Belém do Pará. Espiei pelo banco do carona o lado mais perverso da nossa cidade. Foi um longo tempo de tocaia móvel e uma série interminável de encrencas. O Chico Sabá nos dava licença para extorquir, formar grupos de extorsão e nos fornecia todo tipo de aparelho de monitoramento – escutas, binóculos, as melhores máquinas fotográficas com seus devidos flashes, tubos de extensão, etc. Armas? – é claro. Seguíamos pessoas importantes em seus deslizes, e não poderíamos deslizar junto a elas. Grampeávamos e registrávamos grandes e pequenos escândalos em nossa rotina. Meu relato é sustentado por testemunhas dignas de crédito e pelo falatório geral. Os jornais também fornecem pistas de verificação, basta procurar nas máquinas de microfilmagem do Centur. Esse livro é o resultado de aventuras pessoais e 30 anos de aprendizado ao lado de um homem especialmente capaz chamado João Luiz Duranz. Toda essa conjuntura é que faz a Sheila ferver. Você nunca ouviu falar na Sheila, mas quando ouvir, vai ter uma sensação de já ter ouvido, pois já existe em você a semente da credulidade. Esse livro é um dèja-vu pra qualquer um que tenha vivido em Belém na década de 80 e 90. E eu estou aqui para lhe dizer que sim, é tudo verdade.

1 - Arquimedes, um estuprador

Curioso que semana passada uma velha amiga me chamou para uma entrevista do tipo "mesa redonda" com estudantes. Vai dar merda, pensei. Mas era a Fátima Leal, uma ex-colega de faculdade gostosíssima, hoje uma dessas intelectuais do CNPq, doutora pela USP, e você sabe, nesses lugares se reza o mantra "comunicação digital", "o jornalismo impresso acabou", etc, etc.

– Fátima, minha linda, eu não manjo porra nenhuma disso.

- Não precisa manjar, garoto! (ela me chama de "garoto") Nós só queremos trazer pra universidade os depoimentos da gente, que fez história no jornalismo, e você tem um montão de coisa pra contar.

Como não desconfiar de um acadêmico que aparece vinte anos depois lá da puta-que-o-pariu?
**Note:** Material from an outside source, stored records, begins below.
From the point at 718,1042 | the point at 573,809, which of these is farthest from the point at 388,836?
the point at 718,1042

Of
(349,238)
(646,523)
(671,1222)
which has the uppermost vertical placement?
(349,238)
Saquei na hora a má-intenção, mas resolvi ceder à curiosidade mútua – eu tava nesse marasmo, aquilo poderia render qualquer coisa: cineminha, vinho seco, conduzir uma foda para depois... a Fátima era um tesão na época da faculdade. Além do mais, eu precisava de alguém para bater um bom papo. Estava sedento por isso. A despeito das divergências ideológicas, uma hora necessitamos bater um papo com qualquer um que saiba conversar. Fui; disposto a não entregar nada mais do que o decoro me permitisse.
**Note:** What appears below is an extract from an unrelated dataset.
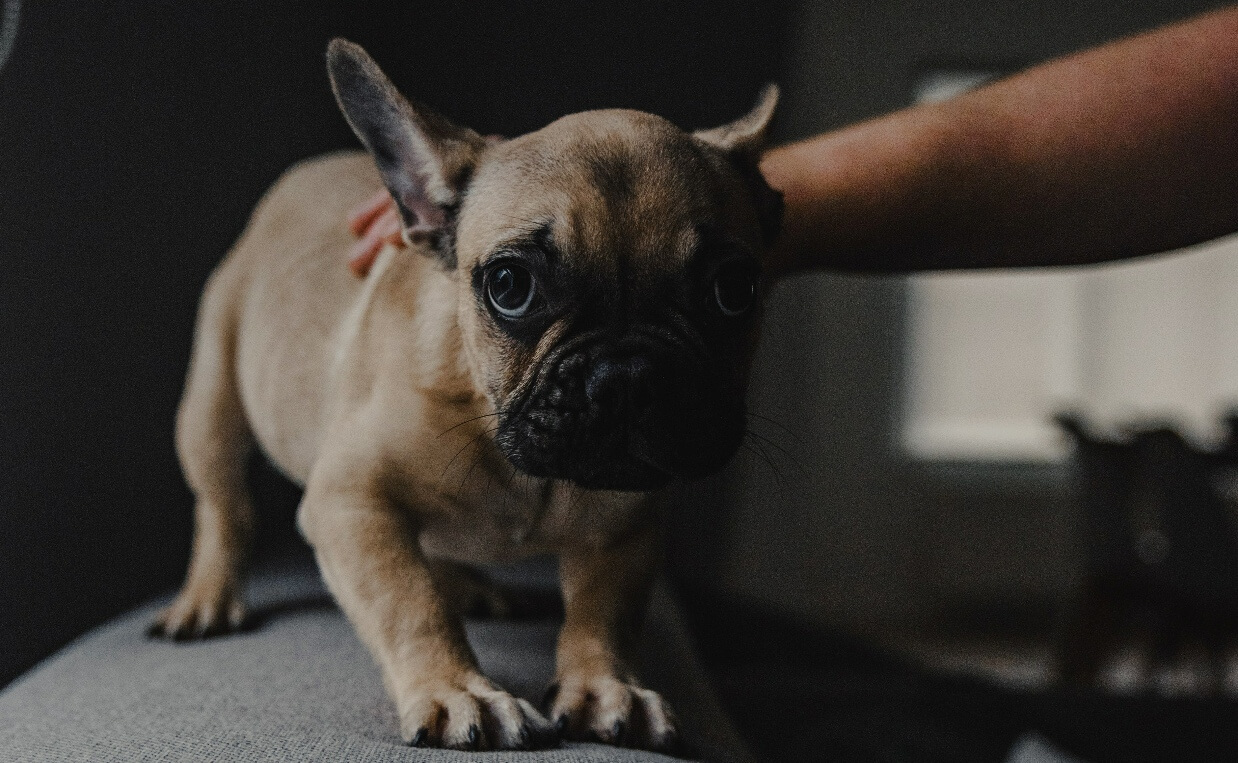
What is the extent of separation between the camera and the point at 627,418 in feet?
3.70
A classe dela não se parecia nada com uma redação de jornal. Aliás, a classe dela não se parecia em nada com uma classe de jornalismo; não com as de 80. Certo: naquele tempo havia um bocado de fresco e bruxinhas à Paulo Coelho... mas a turma da Fátima tava mais para um GT de militantes gays que para uma turma de repórteres.

A desconfiança subiu e tilintou. Eles fizeram o velho número do repórter-amigo: te entopem de perguntas idiotas fingindo informalidade. É Godard mas é tosco. No fundo isso é apenas torcer para que o entrevistado, em algum circunlóquio, plante a armadilha na qual ele mesmo vai se encalacrar. E, acredite, os entrevistados sempre caem nessa.
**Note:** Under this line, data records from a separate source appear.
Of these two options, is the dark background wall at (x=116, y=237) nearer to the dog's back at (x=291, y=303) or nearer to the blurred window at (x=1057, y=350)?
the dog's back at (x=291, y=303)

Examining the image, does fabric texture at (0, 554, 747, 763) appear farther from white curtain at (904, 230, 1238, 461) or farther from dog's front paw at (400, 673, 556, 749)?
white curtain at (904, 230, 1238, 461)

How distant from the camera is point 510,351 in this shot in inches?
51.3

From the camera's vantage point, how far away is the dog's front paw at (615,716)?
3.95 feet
- "Eu te amo, porra". Essa é a maior frase jamais dita no cinema nacional. – respondi a uma das perguntas pseudo-informais, uma que versava sobre a minha adoração pelos filmes da pornochanchada. A Fátima teria lhes dito que o meu TCC foi sobre isso?

Na dúvida, resolvi jogar o jogo: acendi um cigarro.

Três rapazes levantaram.

- Você não pode fumar aqui. – disseram.

- Ah, muito obrigado pelo aviso, vou me retirar.

Fátima interviu. Os veados chiaram. Fingi que estava sendo emparedado.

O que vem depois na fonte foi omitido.